I think I might be in your shoes. Except they are actually my shoes. Either way these shoes are wasted.
I was so drunk last night I wanted to download a Busta Rhymes album.
he needs to stop telling all his friends what my queefs sound like. its getting awkward to be around people who can quote my vagina.
Psycho is an understatement. U were running around the house screaming IM UNDER THE IMPERIOUS CURSE
Ever since I discovered that youporn works on blackberry, my brickbreaker skills have gone to shit
A 12 year old Canadian kid said I was a pussy for only buying a 28-pack. I fit in better in this country.
Never again will we have slut saturday. Never.
Well I'm 85-90% sure that he licked syrup off my body, but no guarantees...
I'm at some strange place in what feels like Mexico, high and getting tacos.
its ok, the prom king gave me his crown to puke in
If I got everything I wanted in the world, I would have been forcing soup down your throat hours ago
Never go with a hippy to a second location. I fucking hate Xanax.

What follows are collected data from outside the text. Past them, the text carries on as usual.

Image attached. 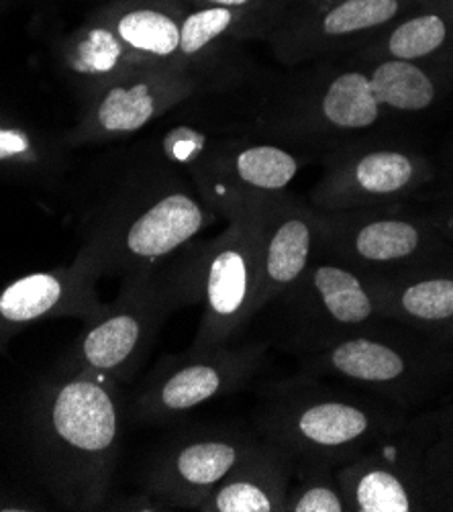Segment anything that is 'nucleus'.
Returning <instances> with one entry per match:
<instances>
[{
  "instance_id": "13",
  "label": "nucleus",
  "mask_w": 453,
  "mask_h": 512,
  "mask_svg": "<svg viewBox=\"0 0 453 512\" xmlns=\"http://www.w3.org/2000/svg\"><path fill=\"white\" fill-rule=\"evenodd\" d=\"M421 0H300L268 35L278 62L300 66L351 56Z\"/></svg>"
},
{
  "instance_id": "26",
  "label": "nucleus",
  "mask_w": 453,
  "mask_h": 512,
  "mask_svg": "<svg viewBox=\"0 0 453 512\" xmlns=\"http://www.w3.org/2000/svg\"><path fill=\"white\" fill-rule=\"evenodd\" d=\"M284 512H349L337 468L317 459H294Z\"/></svg>"
},
{
  "instance_id": "23",
  "label": "nucleus",
  "mask_w": 453,
  "mask_h": 512,
  "mask_svg": "<svg viewBox=\"0 0 453 512\" xmlns=\"http://www.w3.org/2000/svg\"><path fill=\"white\" fill-rule=\"evenodd\" d=\"M184 11L172 0H113L96 13L111 25L137 62L182 68L180 31Z\"/></svg>"
},
{
  "instance_id": "19",
  "label": "nucleus",
  "mask_w": 453,
  "mask_h": 512,
  "mask_svg": "<svg viewBox=\"0 0 453 512\" xmlns=\"http://www.w3.org/2000/svg\"><path fill=\"white\" fill-rule=\"evenodd\" d=\"M292 474V457L258 437L198 512H284Z\"/></svg>"
},
{
  "instance_id": "17",
  "label": "nucleus",
  "mask_w": 453,
  "mask_h": 512,
  "mask_svg": "<svg viewBox=\"0 0 453 512\" xmlns=\"http://www.w3.org/2000/svg\"><path fill=\"white\" fill-rule=\"evenodd\" d=\"M300 168V158L282 145L225 141L207 143L188 174L198 192L217 209V204L231 198L284 192Z\"/></svg>"
},
{
  "instance_id": "15",
  "label": "nucleus",
  "mask_w": 453,
  "mask_h": 512,
  "mask_svg": "<svg viewBox=\"0 0 453 512\" xmlns=\"http://www.w3.org/2000/svg\"><path fill=\"white\" fill-rule=\"evenodd\" d=\"M278 302L288 311L290 345L298 353L384 321L372 282L323 255Z\"/></svg>"
},
{
  "instance_id": "9",
  "label": "nucleus",
  "mask_w": 453,
  "mask_h": 512,
  "mask_svg": "<svg viewBox=\"0 0 453 512\" xmlns=\"http://www.w3.org/2000/svg\"><path fill=\"white\" fill-rule=\"evenodd\" d=\"M386 117L374 96L366 66L356 62L317 70L268 117V129L274 137L333 151L372 137Z\"/></svg>"
},
{
  "instance_id": "3",
  "label": "nucleus",
  "mask_w": 453,
  "mask_h": 512,
  "mask_svg": "<svg viewBox=\"0 0 453 512\" xmlns=\"http://www.w3.org/2000/svg\"><path fill=\"white\" fill-rule=\"evenodd\" d=\"M123 278L119 296L107 304L103 315L84 325L54 374H94L117 386L131 384L164 323L184 306L200 302L198 241Z\"/></svg>"
},
{
  "instance_id": "14",
  "label": "nucleus",
  "mask_w": 453,
  "mask_h": 512,
  "mask_svg": "<svg viewBox=\"0 0 453 512\" xmlns=\"http://www.w3.org/2000/svg\"><path fill=\"white\" fill-rule=\"evenodd\" d=\"M431 431L427 419H407L339 466L337 480L349 512L429 510L425 451Z\"/></svg>"
},
{
  "instance_id": "22",
  "label": "nucleus",
  "mask_w": 453,
  "mask_h": 512,
  "mask_svg": "<svg viewBox=\"0 0 453 512\" xmlns=\"http://www.w3.org/2000/svg\"><path fill=\"white\" fill-rule=\"evenodd\" d=\"M370 282L384 321L437 337L453 327V274H447L443 266Z\"/></svg>"
},
{
  "instance_id": "20",
  "label": "nucleus",
  "mask_w": 453,
  "mask_h": 512,
  "mask_svg": "<svg viewBox=\"0 0 453 512\" xmlns=\"http://www.w3.org/2000/svg\"><path fill=\"white\" fill-rule=\"evenodd\" d=\"M284 15L272 11L241 9H186L180 31V64L213 84V64L221 51L233 41L268 39Z\"/></svg>"
},
{
  "instance_id": "18",
  "label": "nucleus",
  "mask_w": 453,
  "mask_h": 512,
  "mask_svg": "<svg viewBox=\"0 0 453 512\" xmlns=\"http://www.w3.org/2000/svg\"><path fill=\"white\" fill-rule=\"evenodd\" d=\"M96 282L98 276L76 258L68 266L15 280L0 292V337L49 319L94 321L107 309Z\"/></svg>"
},
{
  "instance_id": "21",
  "label": "nucleus",
  "mask_w": 453,
  "mask_h": 512,
  "mask_svg": "<svg viewBox=\"0 0 453 512\" xmlns=\"http://www.w3.org/2000/svg\"><path fill=\"white\" fill-rule=\"evenodd\" d=\"M447 54H453V5L447 0H421L349 58L439 64Z\"/></svg>"
},
{
  "instance_id": "16",
  "label": "nucleus",
  "mask_w": 453,
  "mask_h": 512,
  "mask_svg": "<svg viewBox=\"0 0 453 512\" xmlns=\"http://www.w3.org/2000/svg\"><path fill=\"white\" fill-rule=\"evenodd\" d=\"M247 200L256 217L264 311L302 278L319 255V211L288 190Z\"/></svg>"
},
{
  "instance_id": "6",
  "label": "nucleus",
  "mask_w": 453,
  "mask_h": 512,
  "mask_svg": "<svg viewBox=\"0 0 453 512\" xmlns=\"http://www.w3.org/2000/svg\"><path fill=\"white\" fill-rule=\"evenodd\" d=\"M227 219L225 231L198 241V288L203 317L192 349L233 343L262 313L260 262L254 209L247 198H231L215 209Z\"/></svg>"
},
{
  "instance_id": "4",
  "label": "nucleus",
  "mask_w": 453,
  "mask_h": 512,
  "mask_svg": "<svg viewBox=\"0 0 453 512\" xmlns=\"http://www.w3.org/2000/svg\"><path fill=\"white\" fill-rule=\"evenodd\" d=\"M405 421V411L376 396L298 374L264 392L256 435L294 459L339 468Z\"/></svg>"
},
{
  "instance_id": "5",
  "label": "nucleus",
  "mask_w": 453,
  "mask_h": 512,
  "mask_svg": "<svg viewBox=\"0 0 453 512\" xmlns=\"http://www.w3.org/2000/svg\"><path fill=\"white\" fill-rule=\"evenodd\" d=\"M437 339L380 321L298 353L300 374L362 390L407 413L427 396L439 376Z\"/></svg>"
},
{
  "instance_id": "27",
  "label": "nucleus",
  "mask_w": 453,
  "mask_h": 512,
  "mask_svg": "<svg viewBox=\"0 0 453 512\" xmlns=\"http://www.w3.org/2000/svg\"><path fill=\"white\" fill-rule=\"evenodd\" d=\"M0 164L25 168L58 166V149L19 125H0Z\"/></svg>"
},
{
  "instance_id": "12",
  "label": "nucleus",
  "mask_w": 453,
  "mask_h": 512,
  "mask_svg": "<svg viewBox=\"0 0 453 512\" xmlns=\"http://www.w3.org/2000/svg\"><path fill=\"white\" fill-rule=\"evenodd\" d=\"M258 439L233 425H200L176 433L151 453L141 484L162 510H198Z\"/></svg>"
},
{
  "instance_id": "8",
  "label": "nucleus",
  "mask_w": 453,
  "mask_h": 512,
  "mask_svg": "<svg viewBox=\"0 0 453 512\" xmlns=\"http://www.w3.org/2000/svg\"><path fill=\"white\" fill-rule=\"evenodd\" d=\"M266 351L268 343H227L162 357L135 392L133 421L168 423L243 390L264 368Z\"/></svg>"
},
{
  "instance_id": "11",
  "label": "nucleus",
  "mask_w": 453,
  "mask_h": 512,
  "mask_svg": "<svg viewBox=\"0 0 453 512\" xmlns=\"http://www.w3.org/2000/svg\"><path fill=\"white\" fill-rule=\"evenodd\" d=\"M209 88V78L186 68L139 64L84 98V111L66 133L64 145L80 147L133 135Z\"/></svg>"
},
{
  "instance_id": "24",
  "label": "nucleus",
  "mask_w": 453,
  "mask_h": 512,
  "mask_svg": "<svg viewBox=\"0 0 453 512\" xmlns=\"http://www.w3.org/2000/svg\"><path fill=\"white\" fill-rule=\"evenodd\" d=\"M60 56L64 72L80 84L84 98L141 64L98 13L66 37Z\"/></svg>"
},
{
  "instance_id": "25",
  "label": "nucleus",
  "mask_w": 453,
  "mask_h": 512,
  "mask_svg": "<svg viewBox=\"0 0 453 512\" xmlns=\"http://www.w3.org/2000/svg\"><path fill=\"white\" fill-rule=\"evenodd\" d=\"M362 64L386 115L423 113L435 105L441 94L439 64L407 60H372Z\"/></svg>"
},
{
  "instance_id": "7",
  "label": "nucleus",
  "mask_w": 453,
  "mask_h": 512,
  "mask_svg": "<svg viewBox=\"0 0 453 512\" xmlns=\"http://www.w3.org/2000/svg\"><path fill=\"white\" fill-rule=\"evenodd\" d=\"M435 229L402 204L376 209L319 211V255L360 272L368 280H392L443 266Z\"/></svg>"
},
{
  "instance_id": "1",
  "label": "nucleus",
  "mask_w": 453,
  "mask_h": 512,
  "mask_svg": "<svg viewBox=\"0 0 453 512\" xmlns=\"http://www.w3.org/2000/svg\"><path fill=\"white\" fill-rule=\"evenodd\" d=\"M31 439L43 482L64 508L111 504L121 457V386L94 374H52L35 394Z\"/></svg>"
},
{
  "instance_id": "2",
  "label": "nucleus",
  "mask_w": 453,
  "mask_h": 512,
  "mask_svg": "<svg viewBox=\"0 0 453 512\" xmlns=\"http://www.w3.org/2000/svg\"><path fill=\"white\" fill-rule=\"evenodd\" d=\"M217 219L192 178L162 158L131 172L88 217L76 260L98 278L125 276L172 258Z\"/></svg>"
},
{
  "instance_id": "29",
  "label": "nucleus",
  "mask_w": 453,
  "mask_h": 512,
  "mask_svg": "<svg viewBox=\"0 0 453 512\" xmlns=\"http://www.w3.org/2000/svg\"><path fill=\"white\" fill-rule=\"evenodd\" d=\"M447 3H449V5H453V0H447Z\"/></svg>"
},
{
  "instance_id": "10",
  "label": "nucleus",
  "mask_w": 453,
  "mask_h": 512,
  "mask_svg": "<svg viewBox=\"0 0 453 512\" xmlns=\"http://www.w3.org/2000/svg\"><path fill=\"white\" fill-rule=\"evenodd\" d=\"M431 178L433 168L421 151L366 137L327 153L309 202L323 213L392 207L405 204Z\"/></svg>"
},
{
  "instance_id": "28",
  "label": "nucleus",
  "mask_w": 453,
  "mask_h": 512,
  "mask_svg": "<svg viewBox=\"0 0 453 512\" xmlns=\"http://www.w3.org/2000/svg\"><path fill=\"white\" fill-rule=\"evenodd\" d=\"M172 3L180 5L182 9H211V7H223V9H241V11H272L280 15H288L300 0H172Z\"/></svg>"
}]
</instances>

If they start to date again I refuse to help her sext him. Helping my mom sext my dad is where I draw the line.
Nana added me on facebook...i think i'll have to call her and warn her about my lifestyle before i confirm her as a friend.
It’s a hundred kinds of wrong to do Jell-O shots at home alone. Right?
I support drinking alone. But Jell-O shots. That’s a game changer.